A third one is related to equivalence. To solve his problem-obligation, Dr Cooper buys six gift baskets full of bath items of different sizes. His plan is composed of 4 steps:
1) To open Penny’s gift
2) To simulate stomach pain
3) To go to his room and see on the Internet the price of the gift.
4) To pick the basket with the nearest price and give it to Penny.
When Penny arrives, Sheldon says “Oh, good, Penny. You’re here to exchange gifts. You’ll be pleased to know I’m prepared for whatever you have to offer”. The gift is finally a napkin with a message for Sheldon signed by Leonard Nimoy, from Star Trek (and with his DNA). At the end, Sheldon just brings all the baskets and desperately says “I know. It’s not enough, is it?”
All this performance, besides that funny, seems weird. But why?
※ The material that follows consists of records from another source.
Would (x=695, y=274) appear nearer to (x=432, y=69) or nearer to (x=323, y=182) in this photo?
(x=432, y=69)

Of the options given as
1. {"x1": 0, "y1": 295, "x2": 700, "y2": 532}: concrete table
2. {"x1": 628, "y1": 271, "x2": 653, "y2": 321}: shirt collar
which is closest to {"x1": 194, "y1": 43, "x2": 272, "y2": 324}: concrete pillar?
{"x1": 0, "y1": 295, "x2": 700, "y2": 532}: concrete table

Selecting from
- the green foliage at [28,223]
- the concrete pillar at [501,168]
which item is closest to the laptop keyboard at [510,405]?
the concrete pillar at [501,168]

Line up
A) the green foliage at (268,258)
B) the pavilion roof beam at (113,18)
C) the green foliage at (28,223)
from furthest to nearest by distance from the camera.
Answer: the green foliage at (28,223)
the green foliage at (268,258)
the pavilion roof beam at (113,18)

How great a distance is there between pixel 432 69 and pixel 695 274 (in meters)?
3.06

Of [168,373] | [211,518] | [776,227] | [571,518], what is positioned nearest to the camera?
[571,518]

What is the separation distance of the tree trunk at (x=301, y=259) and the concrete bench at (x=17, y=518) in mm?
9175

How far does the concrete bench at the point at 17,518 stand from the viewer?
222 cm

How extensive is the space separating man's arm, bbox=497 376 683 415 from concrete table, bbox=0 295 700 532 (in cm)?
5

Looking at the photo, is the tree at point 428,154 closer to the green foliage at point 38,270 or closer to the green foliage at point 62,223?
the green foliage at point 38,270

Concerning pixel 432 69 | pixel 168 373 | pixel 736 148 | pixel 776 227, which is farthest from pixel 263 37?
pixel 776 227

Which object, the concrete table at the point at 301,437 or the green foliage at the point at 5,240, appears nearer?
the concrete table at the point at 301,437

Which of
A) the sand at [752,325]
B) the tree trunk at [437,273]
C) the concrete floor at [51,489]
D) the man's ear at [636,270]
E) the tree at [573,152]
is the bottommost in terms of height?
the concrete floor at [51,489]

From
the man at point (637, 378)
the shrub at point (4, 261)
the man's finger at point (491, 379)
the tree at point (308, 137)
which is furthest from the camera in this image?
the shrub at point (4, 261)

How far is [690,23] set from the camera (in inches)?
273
This awkward social behaviour of going to the store, carrying the gifts, hiding them, simulating pain, look for the price on Internet, picking one and going back to the store to return the other gifts can be seen as analogous to transaction costs (costs of making economic trades, e.g. the cost of conduct negotiations).
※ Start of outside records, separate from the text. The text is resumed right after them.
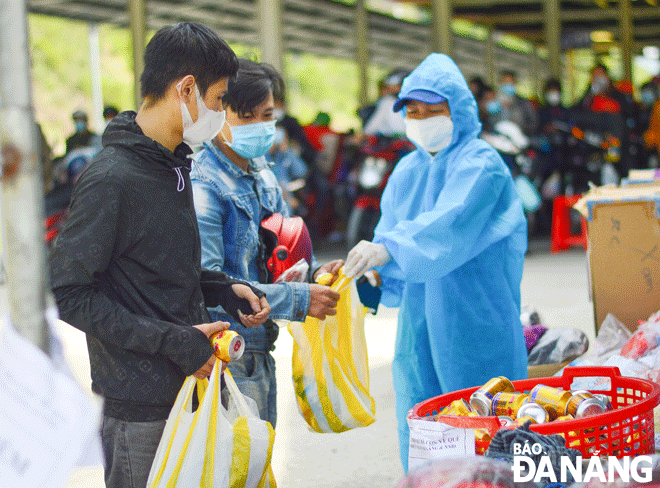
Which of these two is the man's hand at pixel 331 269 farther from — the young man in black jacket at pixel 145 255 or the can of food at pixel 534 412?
the can of food at pixel 534 412

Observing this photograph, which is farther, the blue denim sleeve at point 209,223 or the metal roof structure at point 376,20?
the metal roof structure at point 376,20

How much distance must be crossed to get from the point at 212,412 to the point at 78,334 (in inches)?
186

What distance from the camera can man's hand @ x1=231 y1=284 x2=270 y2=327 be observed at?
2.02 m

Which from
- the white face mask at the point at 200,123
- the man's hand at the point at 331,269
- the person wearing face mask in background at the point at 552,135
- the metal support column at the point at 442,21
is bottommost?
the man's hand at the point at 331,269

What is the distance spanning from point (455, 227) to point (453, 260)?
0.34 feet

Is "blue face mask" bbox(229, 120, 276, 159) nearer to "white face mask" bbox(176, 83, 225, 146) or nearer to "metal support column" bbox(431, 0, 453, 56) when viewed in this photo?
"white face mask" bbox(176, 83, 225, 146)

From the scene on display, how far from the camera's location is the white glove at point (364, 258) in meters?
2.37

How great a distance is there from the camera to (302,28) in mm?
18359

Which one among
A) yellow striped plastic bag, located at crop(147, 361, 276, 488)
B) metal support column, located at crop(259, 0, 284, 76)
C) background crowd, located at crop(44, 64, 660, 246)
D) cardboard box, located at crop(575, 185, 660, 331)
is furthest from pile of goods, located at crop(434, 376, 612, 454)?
metal support column, located at crop(259, 0, 284, 76)

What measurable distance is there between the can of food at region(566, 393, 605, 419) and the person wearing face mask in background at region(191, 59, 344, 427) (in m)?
0.77

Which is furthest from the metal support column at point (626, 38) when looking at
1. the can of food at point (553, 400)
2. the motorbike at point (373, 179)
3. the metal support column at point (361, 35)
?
the can of food at point (553, 400)

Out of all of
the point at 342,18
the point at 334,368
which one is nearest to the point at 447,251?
the point at 334,368

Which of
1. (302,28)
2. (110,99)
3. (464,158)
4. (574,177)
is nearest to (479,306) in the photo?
(464,158)

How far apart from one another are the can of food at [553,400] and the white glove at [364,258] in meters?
0.71
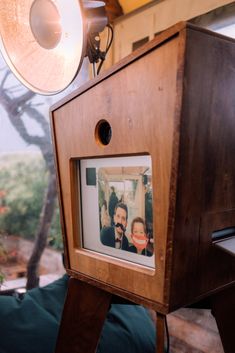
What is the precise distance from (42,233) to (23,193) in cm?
29

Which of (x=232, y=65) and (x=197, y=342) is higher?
(x=232, y=65)

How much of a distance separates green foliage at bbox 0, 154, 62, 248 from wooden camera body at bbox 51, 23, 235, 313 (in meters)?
1.44

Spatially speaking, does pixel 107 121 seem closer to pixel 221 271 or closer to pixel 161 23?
pixel 221 271

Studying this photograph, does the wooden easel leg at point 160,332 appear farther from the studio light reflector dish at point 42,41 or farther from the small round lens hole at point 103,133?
the studio light reflector dish at point 42,41

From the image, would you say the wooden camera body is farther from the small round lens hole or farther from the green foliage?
the green foliage

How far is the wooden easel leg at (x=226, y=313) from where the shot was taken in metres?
0.77

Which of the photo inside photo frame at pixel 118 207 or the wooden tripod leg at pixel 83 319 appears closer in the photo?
the photo inside photo frame at pixel 118 207

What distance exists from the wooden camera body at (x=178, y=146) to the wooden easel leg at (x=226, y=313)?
0.06 m

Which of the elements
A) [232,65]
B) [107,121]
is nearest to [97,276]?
[107,121]

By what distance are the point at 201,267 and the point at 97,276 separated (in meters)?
0.26

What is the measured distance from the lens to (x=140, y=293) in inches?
27.1

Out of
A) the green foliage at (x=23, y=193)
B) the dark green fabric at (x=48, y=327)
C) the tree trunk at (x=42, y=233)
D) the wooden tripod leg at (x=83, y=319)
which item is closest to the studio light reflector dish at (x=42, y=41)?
the wooden tripod leg at (x=83, y=319)

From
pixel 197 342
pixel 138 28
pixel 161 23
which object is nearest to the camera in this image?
pixel 197 342

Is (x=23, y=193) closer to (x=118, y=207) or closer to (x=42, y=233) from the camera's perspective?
(x=42, y=233)
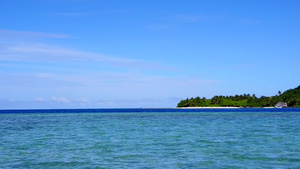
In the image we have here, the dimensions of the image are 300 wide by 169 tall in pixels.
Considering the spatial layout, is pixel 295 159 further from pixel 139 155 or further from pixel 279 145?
pixel 139 155

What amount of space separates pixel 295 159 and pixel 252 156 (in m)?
2.93

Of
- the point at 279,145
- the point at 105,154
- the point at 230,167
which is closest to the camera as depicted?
the point at 230,167

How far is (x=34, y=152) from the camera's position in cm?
3028

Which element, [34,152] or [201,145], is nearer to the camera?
[34,152]

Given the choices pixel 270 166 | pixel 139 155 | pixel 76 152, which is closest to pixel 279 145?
pixel 270 166

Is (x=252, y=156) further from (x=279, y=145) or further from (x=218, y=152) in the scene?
(x=279, y=145)

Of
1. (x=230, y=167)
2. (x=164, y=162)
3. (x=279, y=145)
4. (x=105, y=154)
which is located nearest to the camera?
(x=230, y=167)

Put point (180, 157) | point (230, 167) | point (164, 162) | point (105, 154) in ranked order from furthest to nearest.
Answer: point (105, 154) < point (180, 157) < point (164, 162) < point (230, 167)

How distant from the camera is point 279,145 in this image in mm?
32625

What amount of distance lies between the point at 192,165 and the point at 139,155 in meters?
5.67

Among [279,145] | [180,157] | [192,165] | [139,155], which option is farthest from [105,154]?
[279,145]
Notwithstanding that the idea of transaction costs comes from Coase and it has been developed mainly by Williamson, it’s interesting to take this discussion from the approach proposed by Benkler (The Wealth of Networks, 2006, available here ), who uses the category of transaction costs to compare possible outcomes among markets, firms and social relations. Therefore, he complements the method used by Coase in ‘The Nature of the Firm’ (1937).
In a market transaction, people must determine its conditions as exact as possible in order to make it efficient. This is not simple as it seems because people need to work it very well at the margins. The same inside firms: to be successful, the managerial process must determine very well the what, who, when and how. But the framework of social relations works in a fuzzier way. Nobody would write clear conditions to give gifts, or to be generous with a friend, or to share something.
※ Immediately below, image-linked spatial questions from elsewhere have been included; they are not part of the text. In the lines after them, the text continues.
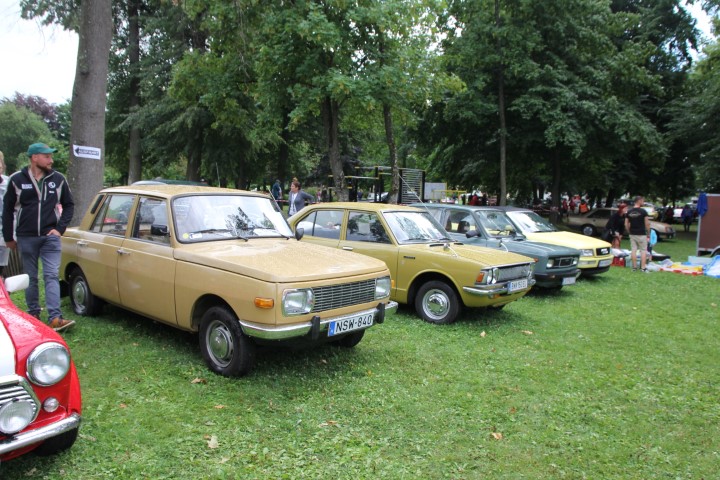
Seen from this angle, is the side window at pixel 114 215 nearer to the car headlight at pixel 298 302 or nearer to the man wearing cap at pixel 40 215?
the man wearing cap at pixel 40 215

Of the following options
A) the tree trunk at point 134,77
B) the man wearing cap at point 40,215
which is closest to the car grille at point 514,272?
the man wearing cap at point 40,215

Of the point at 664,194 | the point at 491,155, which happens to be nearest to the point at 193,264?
the point at 491,155

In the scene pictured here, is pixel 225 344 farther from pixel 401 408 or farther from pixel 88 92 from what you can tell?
pixel 88 92

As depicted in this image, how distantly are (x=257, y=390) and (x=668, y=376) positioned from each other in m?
4.36

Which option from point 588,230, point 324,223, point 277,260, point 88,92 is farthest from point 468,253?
point 588,230

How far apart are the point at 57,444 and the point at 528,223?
10170 millimetres

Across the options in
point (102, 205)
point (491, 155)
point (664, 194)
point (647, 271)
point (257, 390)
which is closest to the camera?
point (257, 390)

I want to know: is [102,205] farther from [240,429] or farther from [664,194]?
[664,194]

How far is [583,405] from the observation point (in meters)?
4.48

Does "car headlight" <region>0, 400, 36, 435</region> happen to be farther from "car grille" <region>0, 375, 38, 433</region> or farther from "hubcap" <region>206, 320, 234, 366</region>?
"hubcap" <region>206, 320, 234, 366</region>

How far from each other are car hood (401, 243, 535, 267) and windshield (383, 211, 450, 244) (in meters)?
0.20

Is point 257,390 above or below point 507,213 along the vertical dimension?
below

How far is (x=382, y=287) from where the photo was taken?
4996 millimetres

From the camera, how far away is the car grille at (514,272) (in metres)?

This has a consequence: although there is reciprocity in gift-giving, people do not look for exact equivalence between what is given and what is received. In this sense, it’s an imperfect reciprocity. This does not mean that there are no limits, but these are far more relaxed. We are not looking for equal value, but for, in Cooper’s words, “commensurable value” to reflect the relevance of occasions and relations. Furthermore, sometimes we can get back things that are hardly priceable. This is a comparatively lower cost in front of market transactions, considering that in them we act supposedly (and this is a huge assumption, given the development of the behavioural economics) as rational and self-interested people and, therefore, try to obtain as much as possible from our counterparty. This justifies here to speak of ‘negative reciprocity’.
The reason for this difference, I think, are the rules themselves and the motivations to act that they create in the agents. In gift-giving and other non-market economies, people are impulsed by social rather than lucrative motivations and then the necessity of determination diminishes. The objective of non-market economies is not to obtain the best possible price or the best possible deal, but the generation of social relationships and the fulfilment of the social obligations behind those relationships. Additionally, not being money the object, the comparison becomes harder.
Anyways, if we think Dr Cooper’s reaction was funny, it was not because of thinking gifts as obligations or because looking for a comparable value, but for saying it, for trying too hard to fulfil and for doing it as he knows: in the most socially deprived form.